Congenital Myasthenic Syndrome (CMS) in Golden Retrievers
Congenital myasthenic syndrome is a group of inherited neuromuscular disorders that are characterized by progressive muscle weakening that worsens with exercise.
Degenerative Myelopathy (DM)
Degenerative myelopathy (DM) is an inherited neurologic disorder of dogs characterized by gradual muscle wasting and loss of coordination typically beginning in the hind limbs.
Neuronal Ceroid Lipofuscinosis (NCL) in Golden Retrievers
Neuronal ceroid lipofuscinosis results from the accumulation of granules in the neurons of the brain and spinal cord. This progressive neurological disorder manifests as behavioral changes coupled with a loss of coordination and blindness.
Progressive Retinal Atrophy (PRA1 and PRA2) in Golden Retrievers
Progressive retinal atrophy (PRA) is characterized by bilateral degeneration of the retina resulting in progressive vision loss leading to total blindness. More than one form of PRA affects Golden Retrievers, and causal mutations in three distinct genes have been identified; two of those mutations lead to PRA1 and PRA2.

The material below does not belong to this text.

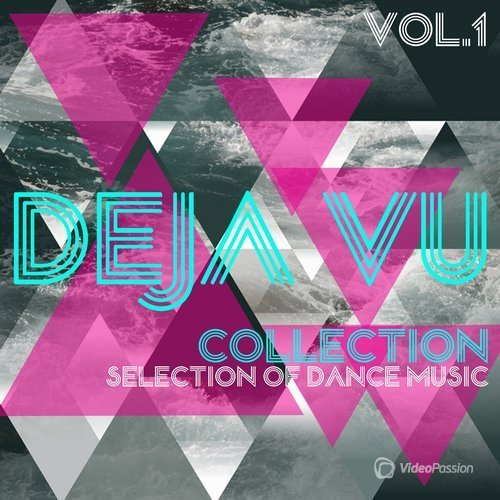Deja Vu Collection, Vol. 1 - Selection of Dance Music (2016)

Progressive Rod-Cone Degeneration (PRA-prcd)
Progressive rod-cone degeneration (PRCD) is an inherited form of late-onset progressive retinal atrophy (PRA) that has been identified in many dog breeds.
Sensory Ataxic Neuropathy (SAN) in Golden Retrievers
Sensory ataxic neuropathy is a progressive neurological disorder characterized by involuntary muscle movements and abnormal posture resulting from degeneration of the nerves controlling muscle movement. It affects both sexes but is only inherited maternally.